The highs and lows of democracy
This is an outstanding
column (may require subscription registration, PDF
also provided) by Philip Stephens for the Financial Times. Here is the opening,
posted without further comment:
The story of 2011 has been of the advance of democracy and the failure of democracies. In the Arab world, tyrants have fallen on the region's political awakening. In rich nations, elected leaders have been frozen in crisis. Welcome to another of the paradoxes of the new global disorder.Back to top
I do not recall the advance predictions that the good news this year would come from the Arab street; nor that the bad news would see a Greek debt crisis turn into an existential threat to half a century of European integration. We are in an age that habitually defies the easy assumptions of the old order. The passing of two centuries of western hegemony will be an unpredictable and uncomfortable experience.
The tyranny many assumed to have been the natural state of affairs in the Middle East is crumbling. Successful uprisings in Tunisia, Egypt and Libya have confounded the self-styled foreign policy realists.
With a little help from demography, the visceral desire for individual freedom and human dignity has upended once impregnable regimes.
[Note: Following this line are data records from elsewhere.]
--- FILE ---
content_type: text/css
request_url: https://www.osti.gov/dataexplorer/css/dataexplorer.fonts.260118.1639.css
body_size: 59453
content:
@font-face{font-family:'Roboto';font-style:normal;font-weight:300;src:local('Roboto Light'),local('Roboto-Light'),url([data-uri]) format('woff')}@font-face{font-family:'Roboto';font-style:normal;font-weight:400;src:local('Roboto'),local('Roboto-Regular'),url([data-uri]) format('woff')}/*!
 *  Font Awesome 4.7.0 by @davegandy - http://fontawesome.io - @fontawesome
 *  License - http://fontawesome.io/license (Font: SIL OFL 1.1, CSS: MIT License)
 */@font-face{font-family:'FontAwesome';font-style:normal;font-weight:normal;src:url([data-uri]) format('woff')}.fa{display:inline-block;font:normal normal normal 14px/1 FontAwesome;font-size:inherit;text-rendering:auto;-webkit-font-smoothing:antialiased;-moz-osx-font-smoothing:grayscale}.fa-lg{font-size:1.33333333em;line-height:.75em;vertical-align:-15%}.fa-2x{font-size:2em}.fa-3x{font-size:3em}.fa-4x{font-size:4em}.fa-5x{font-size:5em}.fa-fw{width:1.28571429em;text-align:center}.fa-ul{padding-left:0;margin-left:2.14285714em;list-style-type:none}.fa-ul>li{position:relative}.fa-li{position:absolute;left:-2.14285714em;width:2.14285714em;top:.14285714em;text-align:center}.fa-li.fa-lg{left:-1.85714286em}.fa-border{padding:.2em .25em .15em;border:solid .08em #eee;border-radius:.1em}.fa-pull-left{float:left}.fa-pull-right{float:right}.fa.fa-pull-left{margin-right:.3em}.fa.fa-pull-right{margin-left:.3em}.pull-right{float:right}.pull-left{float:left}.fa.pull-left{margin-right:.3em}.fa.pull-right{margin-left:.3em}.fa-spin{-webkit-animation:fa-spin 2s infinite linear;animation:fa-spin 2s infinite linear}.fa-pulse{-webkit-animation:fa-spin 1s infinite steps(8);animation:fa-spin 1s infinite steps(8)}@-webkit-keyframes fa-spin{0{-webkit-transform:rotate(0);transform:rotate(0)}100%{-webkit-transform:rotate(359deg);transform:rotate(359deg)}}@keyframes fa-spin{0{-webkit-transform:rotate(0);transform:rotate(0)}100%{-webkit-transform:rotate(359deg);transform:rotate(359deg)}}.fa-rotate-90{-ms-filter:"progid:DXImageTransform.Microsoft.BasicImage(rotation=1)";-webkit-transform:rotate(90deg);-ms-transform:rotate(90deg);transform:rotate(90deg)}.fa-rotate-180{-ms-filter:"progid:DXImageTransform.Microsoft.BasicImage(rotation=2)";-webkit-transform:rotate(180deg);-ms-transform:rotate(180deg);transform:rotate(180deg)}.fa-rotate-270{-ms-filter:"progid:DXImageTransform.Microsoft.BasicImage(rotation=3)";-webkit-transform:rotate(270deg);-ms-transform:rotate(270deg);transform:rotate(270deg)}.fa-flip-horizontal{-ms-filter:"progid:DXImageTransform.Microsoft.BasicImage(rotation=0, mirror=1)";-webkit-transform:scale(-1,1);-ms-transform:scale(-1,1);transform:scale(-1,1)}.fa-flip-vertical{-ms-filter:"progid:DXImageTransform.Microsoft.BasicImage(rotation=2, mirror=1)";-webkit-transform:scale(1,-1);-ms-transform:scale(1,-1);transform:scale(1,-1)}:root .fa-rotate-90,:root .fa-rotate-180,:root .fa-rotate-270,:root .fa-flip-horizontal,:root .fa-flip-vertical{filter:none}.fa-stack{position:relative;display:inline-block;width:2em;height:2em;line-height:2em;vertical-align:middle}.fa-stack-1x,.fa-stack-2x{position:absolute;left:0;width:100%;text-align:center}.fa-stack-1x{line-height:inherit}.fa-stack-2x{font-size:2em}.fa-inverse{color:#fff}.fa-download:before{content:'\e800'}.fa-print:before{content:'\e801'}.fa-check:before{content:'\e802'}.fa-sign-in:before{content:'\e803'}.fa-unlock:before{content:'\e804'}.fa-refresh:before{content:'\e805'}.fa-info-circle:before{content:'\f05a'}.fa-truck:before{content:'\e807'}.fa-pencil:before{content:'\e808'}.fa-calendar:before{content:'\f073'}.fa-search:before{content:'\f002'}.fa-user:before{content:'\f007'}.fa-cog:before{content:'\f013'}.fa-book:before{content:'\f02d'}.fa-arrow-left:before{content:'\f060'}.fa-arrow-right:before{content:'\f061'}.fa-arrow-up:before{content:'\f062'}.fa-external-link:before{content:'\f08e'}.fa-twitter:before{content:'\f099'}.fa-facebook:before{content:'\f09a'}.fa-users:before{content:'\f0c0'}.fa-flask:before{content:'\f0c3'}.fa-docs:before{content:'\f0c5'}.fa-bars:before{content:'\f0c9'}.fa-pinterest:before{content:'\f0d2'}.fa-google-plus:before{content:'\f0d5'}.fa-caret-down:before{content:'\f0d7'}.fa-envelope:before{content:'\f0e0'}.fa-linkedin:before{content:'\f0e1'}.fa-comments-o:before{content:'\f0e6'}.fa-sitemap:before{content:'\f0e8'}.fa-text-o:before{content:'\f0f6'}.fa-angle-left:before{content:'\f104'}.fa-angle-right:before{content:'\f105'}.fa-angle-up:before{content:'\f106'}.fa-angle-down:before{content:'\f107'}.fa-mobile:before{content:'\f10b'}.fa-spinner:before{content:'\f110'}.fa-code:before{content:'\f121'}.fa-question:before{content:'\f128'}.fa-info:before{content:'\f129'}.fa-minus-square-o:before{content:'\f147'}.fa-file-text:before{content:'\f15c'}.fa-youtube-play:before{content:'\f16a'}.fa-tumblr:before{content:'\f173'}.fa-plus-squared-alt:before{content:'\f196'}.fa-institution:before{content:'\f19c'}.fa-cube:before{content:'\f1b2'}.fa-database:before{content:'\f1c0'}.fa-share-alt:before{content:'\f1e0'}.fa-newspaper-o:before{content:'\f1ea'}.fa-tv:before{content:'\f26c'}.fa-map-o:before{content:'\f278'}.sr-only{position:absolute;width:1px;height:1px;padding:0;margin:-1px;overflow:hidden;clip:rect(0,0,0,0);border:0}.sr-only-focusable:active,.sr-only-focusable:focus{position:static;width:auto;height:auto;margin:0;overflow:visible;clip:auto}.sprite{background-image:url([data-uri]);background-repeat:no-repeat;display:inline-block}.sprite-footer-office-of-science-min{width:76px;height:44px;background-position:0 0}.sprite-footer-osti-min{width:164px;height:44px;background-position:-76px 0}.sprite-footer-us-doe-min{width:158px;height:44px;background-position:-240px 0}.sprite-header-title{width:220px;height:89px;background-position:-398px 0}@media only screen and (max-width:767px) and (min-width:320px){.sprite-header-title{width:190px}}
For all the violence of his resistance, Syria's Bashar al-Assad will probably be next. Autocratic leaders everywhere are now obliged to look anxiously over their shoulders.
Inevitably, real life disappoints those who imagined that the young protesters in Cairo's Tahrir Square could build overnight a shiny liberal democracy. Some are already lamenting how quickly spring has turned to winter. The Egyptian military is reluctant to surrender power and, given a chance, voters have preferred Muslim conservatives to twittering liberals.
The road to democracy will be uneven. Americans and Europeans will not like some of the choices made by newly-emancipated citizens. But then the west still clings to its own double standards, cheering the uprisings in the Maghreb while hoping the autocrats cling on in Saudi Arabia and the Gulf.